4. 日常生活でできる進行予防と負担軽減策
変形性関節症の進行を防ぐためには、日々の自己管理が非常に重要です。
- 体重の適正化:体重が増えると、特に膝や股関節にかかる負担が劇的に増大します。5kgの減量で、関節にかかる負担は倍以上軽減されると言われており、最も効果的な予防策の一つです。
- 関節に優しい運動の選択:水中ウォーキングや固定式自転車など、関節に衝撃を与えない運動を選び、筋肉を維持・強化します。
- 温熱療法:関節を温めることで血行が良くなり、痛みが緩和されます。入浴やホットパックを積極的に利用しましょう。
- 生活環境の見直し:
- 洋式生活:和式トイレ、正座、あぐら、布団からの立ち上がりなど、関節を深く曲げる動作は避けます。椅子やベッドの使用を徹底しましょう。

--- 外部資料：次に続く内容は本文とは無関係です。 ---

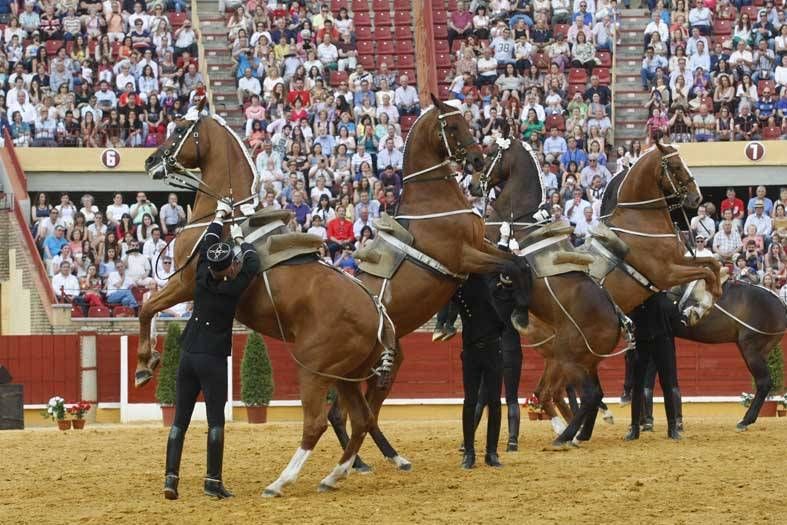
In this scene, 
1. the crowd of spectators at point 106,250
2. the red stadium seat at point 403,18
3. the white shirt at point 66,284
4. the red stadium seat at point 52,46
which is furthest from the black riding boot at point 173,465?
the red stadium seat at point 403,18

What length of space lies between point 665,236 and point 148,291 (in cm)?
1272

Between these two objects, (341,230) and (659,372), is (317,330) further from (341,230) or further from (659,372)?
(341,230)

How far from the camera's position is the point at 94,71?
31.5 meters

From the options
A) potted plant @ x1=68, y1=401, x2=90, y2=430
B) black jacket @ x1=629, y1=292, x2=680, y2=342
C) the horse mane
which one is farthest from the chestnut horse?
potted plant @ x1=68, y1=401, x2=90, y2=430

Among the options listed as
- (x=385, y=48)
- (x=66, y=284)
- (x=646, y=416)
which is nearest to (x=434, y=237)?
(x=646, y=416)

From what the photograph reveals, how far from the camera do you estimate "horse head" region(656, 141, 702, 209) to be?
15.8 metres

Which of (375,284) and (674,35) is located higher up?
(674,35)

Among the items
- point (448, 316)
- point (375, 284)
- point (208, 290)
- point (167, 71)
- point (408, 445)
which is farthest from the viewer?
point (167, 71)

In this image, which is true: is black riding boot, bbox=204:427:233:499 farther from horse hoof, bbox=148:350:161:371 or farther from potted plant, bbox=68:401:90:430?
potted plant, bbox=68:401:90:430

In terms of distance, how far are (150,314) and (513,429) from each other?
4.06 m

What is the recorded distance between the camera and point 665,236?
1587cm

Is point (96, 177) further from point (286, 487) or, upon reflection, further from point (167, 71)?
point (286, 487)

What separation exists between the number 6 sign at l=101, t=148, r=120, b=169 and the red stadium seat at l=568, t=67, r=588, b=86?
1002 centimetres

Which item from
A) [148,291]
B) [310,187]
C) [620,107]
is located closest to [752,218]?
[620,107]
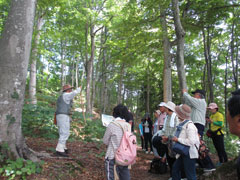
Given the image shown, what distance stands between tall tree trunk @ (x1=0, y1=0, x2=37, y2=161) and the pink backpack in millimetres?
2006

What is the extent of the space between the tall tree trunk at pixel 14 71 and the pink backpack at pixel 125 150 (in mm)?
2006

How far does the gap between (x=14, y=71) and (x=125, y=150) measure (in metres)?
2.73

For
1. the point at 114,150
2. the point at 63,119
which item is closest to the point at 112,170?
the point at 114,150

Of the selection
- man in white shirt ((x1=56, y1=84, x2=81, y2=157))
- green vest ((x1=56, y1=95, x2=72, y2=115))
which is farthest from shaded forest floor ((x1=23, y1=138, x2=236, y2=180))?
green vest ((x1=56, y1=95, x2=72, y2=115))

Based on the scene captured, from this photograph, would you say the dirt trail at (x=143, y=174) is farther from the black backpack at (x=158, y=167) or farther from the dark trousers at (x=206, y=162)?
the dark trousers at (x=206, y=162)

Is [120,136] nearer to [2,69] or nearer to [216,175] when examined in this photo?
[216,175]

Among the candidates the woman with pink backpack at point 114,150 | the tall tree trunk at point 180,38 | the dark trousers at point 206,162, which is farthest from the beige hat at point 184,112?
the tall tree trunk at point 180,38

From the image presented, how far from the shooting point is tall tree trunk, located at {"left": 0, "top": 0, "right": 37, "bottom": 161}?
358 centimetres

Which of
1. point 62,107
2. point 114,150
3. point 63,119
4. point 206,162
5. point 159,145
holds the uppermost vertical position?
point 62,107

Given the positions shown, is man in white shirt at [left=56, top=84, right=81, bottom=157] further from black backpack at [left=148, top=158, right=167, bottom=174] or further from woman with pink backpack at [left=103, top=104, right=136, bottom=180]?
black backpack at [left=148, top=158, right=167, bottom=174]

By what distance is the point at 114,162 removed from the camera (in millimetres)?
3285

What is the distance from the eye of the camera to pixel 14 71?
3.67 m

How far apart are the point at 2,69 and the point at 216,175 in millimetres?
4780

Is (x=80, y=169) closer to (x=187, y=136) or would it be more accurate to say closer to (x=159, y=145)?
(x=159, y=145)
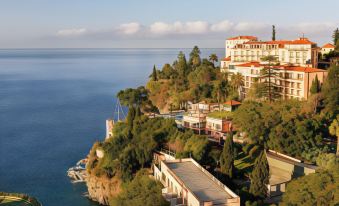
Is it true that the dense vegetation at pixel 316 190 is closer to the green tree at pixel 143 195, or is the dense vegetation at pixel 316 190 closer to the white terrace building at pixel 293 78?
the green tree at pixel 143 195

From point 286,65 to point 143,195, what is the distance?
36384 millimetres

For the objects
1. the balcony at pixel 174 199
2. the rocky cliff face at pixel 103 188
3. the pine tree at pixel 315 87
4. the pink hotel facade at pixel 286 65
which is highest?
the pink hotel facade at pixel 286 65

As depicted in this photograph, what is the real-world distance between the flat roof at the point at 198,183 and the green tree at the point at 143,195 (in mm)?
2693

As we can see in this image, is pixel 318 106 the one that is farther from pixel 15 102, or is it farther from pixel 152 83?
pixel 15 102

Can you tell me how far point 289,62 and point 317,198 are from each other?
124 feet

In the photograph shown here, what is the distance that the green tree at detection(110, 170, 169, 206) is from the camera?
26.8 meters

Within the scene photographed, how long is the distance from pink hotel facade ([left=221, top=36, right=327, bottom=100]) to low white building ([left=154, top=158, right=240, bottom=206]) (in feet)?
72.0

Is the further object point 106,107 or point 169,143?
point 106,107

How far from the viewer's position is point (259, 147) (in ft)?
131

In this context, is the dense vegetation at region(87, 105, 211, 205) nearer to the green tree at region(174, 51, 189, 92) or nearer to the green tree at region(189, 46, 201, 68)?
the green tree at region(174, 51, 189, 92)

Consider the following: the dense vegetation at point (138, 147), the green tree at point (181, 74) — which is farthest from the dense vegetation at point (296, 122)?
the green tree at point (181, 74)

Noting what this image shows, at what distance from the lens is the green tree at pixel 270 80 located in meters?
51.6

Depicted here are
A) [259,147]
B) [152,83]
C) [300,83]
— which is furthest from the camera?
[152,83]

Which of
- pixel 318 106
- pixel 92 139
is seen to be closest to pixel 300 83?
pixel 318 106
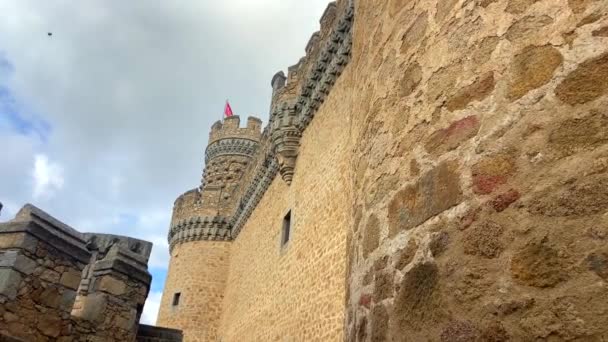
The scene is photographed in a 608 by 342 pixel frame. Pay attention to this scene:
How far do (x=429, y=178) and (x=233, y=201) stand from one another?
1483 centimetres

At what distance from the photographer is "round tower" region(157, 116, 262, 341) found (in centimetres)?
1484

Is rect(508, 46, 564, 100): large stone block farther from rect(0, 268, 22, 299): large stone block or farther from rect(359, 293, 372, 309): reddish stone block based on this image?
rect(0, 268, 22, 299): large stone block

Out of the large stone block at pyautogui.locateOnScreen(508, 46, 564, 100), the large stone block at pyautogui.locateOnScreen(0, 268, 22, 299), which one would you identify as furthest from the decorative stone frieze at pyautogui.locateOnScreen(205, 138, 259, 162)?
the large stone block at pyautogui.locateOnScreen(508, 46, 564, 100)

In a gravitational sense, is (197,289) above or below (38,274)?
above

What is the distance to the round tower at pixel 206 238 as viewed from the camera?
14.8 meters

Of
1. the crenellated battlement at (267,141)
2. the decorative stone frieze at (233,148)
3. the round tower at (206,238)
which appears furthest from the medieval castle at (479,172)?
the decorative stone frieze at (233,148)

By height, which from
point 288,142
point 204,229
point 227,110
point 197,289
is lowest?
point 197,289

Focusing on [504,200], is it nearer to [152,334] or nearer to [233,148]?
[152,334]

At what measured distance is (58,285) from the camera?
16.0 ft

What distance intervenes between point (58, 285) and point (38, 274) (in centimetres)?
25

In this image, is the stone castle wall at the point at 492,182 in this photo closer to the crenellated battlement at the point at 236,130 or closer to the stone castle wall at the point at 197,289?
the stone castle wall at the point at 197,289

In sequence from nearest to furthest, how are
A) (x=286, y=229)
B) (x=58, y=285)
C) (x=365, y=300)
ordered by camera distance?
(x=365, y=300) < (x=58, y=285) < (x=286, y=229)

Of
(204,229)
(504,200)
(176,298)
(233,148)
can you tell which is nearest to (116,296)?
(504,200)

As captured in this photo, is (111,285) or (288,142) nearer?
(111,285)
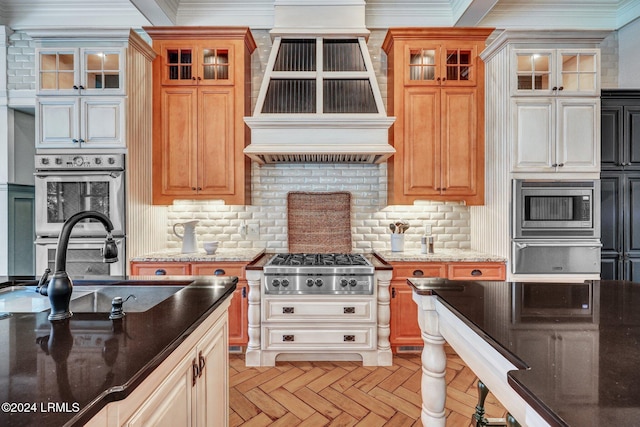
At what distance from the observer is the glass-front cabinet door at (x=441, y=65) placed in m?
3.27

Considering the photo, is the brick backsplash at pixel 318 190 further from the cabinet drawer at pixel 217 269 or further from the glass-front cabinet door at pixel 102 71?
the glass-front cabinet door at pixel 102 71

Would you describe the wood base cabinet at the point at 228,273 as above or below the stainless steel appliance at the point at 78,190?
below

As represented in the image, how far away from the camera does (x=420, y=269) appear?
10.1 ft

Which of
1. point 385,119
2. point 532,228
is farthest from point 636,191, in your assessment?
point 385,119

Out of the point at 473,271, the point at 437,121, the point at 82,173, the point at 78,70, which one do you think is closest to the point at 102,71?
the point at 78,70

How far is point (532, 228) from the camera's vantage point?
296 cm

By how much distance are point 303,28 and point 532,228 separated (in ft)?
9.29

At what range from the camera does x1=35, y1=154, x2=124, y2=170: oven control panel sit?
9.45ft

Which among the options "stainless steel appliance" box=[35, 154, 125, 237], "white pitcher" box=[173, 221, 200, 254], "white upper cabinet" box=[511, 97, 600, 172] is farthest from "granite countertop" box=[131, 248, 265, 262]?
"white upper cabinet" box=[511, 97, 600, 172]

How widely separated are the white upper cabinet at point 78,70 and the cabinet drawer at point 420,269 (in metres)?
2.92

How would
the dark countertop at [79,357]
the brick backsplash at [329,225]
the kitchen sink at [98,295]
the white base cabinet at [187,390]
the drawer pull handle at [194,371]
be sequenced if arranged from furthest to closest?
the brick backsplash at [329,225]
the kitchen sink at [98,295]
the drawer pull handle at [194,371]
the white base cabinet at [187,390]
the dark countertop at [79,357]

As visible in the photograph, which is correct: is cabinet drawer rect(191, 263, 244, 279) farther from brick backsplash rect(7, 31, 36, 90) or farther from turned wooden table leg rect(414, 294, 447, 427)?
brick backsplash rect(7, 31, 36, 90)

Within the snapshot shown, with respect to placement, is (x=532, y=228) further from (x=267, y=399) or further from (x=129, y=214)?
(x=129, y=214)

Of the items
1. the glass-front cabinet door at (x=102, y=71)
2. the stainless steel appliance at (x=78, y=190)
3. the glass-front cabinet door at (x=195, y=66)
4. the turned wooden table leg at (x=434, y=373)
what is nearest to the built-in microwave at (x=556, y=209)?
the turned wooden table leg at (x=434, y=373)
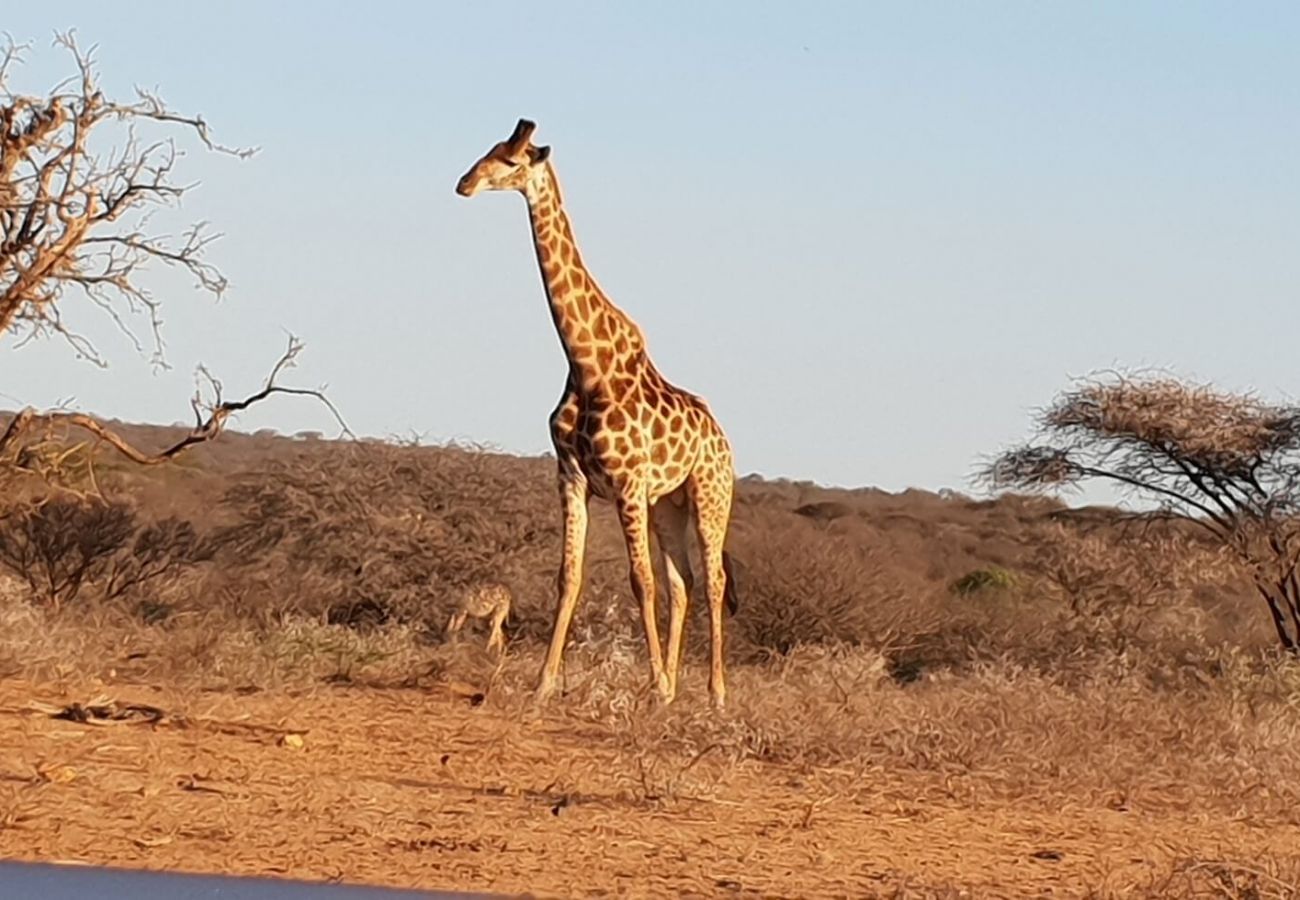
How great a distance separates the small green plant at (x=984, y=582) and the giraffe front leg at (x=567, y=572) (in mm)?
10326

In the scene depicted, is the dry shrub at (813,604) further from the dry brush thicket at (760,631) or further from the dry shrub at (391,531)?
the dry shrub at (391,531)

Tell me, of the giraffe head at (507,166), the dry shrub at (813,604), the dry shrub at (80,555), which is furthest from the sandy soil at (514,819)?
the dry shrub at (80,555)

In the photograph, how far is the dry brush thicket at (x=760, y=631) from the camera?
10.2 meters

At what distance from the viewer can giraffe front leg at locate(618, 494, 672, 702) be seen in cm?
1149

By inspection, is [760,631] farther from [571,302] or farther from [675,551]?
[571,302]

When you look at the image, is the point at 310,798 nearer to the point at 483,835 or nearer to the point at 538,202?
the point at 483,835

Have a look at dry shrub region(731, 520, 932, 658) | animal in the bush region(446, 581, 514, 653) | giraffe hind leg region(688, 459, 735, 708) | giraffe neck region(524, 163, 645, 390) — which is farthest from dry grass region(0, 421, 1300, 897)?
giraffe neck region(524, 163, 645, 390)

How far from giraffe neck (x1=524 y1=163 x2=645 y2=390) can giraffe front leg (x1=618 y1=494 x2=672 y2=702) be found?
69 cm

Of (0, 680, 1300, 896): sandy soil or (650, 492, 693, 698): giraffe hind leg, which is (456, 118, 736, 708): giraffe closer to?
(650, 492, 693, 698): giraffe hind leg

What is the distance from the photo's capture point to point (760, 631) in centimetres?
1756

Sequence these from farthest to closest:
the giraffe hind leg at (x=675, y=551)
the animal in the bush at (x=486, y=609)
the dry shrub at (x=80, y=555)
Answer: the dry shrub at (x=80, y=555) → the animal in the bush at (x=486, y=609) → the giraffe hind leg at (x=675, y=551)

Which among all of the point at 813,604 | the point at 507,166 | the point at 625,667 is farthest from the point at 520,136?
the point at 813,604

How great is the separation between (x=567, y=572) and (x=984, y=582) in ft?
38.4

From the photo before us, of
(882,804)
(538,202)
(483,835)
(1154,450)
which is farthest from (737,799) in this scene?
(1154,450)
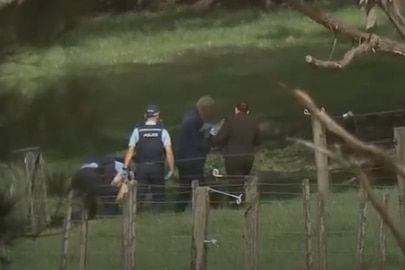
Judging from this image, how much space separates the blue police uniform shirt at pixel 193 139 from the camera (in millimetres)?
11562

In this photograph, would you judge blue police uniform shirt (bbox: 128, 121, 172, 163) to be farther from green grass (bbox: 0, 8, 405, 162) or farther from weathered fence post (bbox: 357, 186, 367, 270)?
weathered fence post (bbox: 357, 186, 367, 270)

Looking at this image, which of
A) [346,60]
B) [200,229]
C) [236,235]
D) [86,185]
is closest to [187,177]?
[236,235]

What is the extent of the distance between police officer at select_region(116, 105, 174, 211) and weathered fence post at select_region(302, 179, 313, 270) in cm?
211

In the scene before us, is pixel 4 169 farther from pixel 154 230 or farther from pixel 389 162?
pixel 154 230

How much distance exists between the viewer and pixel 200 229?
26.1 ft

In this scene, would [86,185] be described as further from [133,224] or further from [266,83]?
[266,83]

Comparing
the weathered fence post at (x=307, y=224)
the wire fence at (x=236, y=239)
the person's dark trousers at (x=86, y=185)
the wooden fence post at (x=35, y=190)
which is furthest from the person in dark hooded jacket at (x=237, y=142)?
the wooden fence post at (x=35, y=190)

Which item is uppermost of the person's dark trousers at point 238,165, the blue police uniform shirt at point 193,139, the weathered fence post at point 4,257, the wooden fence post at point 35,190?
the blue police uniform shirt at point 193,139

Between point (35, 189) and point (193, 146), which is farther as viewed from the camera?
point (193, 146)

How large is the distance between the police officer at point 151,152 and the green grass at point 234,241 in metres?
0.66

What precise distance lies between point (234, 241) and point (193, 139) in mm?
2722

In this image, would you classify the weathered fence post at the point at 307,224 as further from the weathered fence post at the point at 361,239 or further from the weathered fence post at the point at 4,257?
the weathered fence post at the point at 4,257

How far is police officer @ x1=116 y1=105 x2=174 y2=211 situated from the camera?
34.3ft

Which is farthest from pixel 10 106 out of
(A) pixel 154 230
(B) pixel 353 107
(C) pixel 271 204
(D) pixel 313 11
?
(B) pixel 353 107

- 杖の使用:痛みが強い場合は、体重を分散させるために積極的に杖を使用しましょう。
まとめ:諦めずに取り組むことが大切
変形性関節症は、一度失われた軟骨が元に戻ることはありませんが、適切な治療と自己管理によって症状の悪化を食い止めることは可能です。
痛みや動きにくさを「年のせい」と諦めず、専門医と二人三脚で治療に取り組み、歩ける喜びを長く維持しましょう。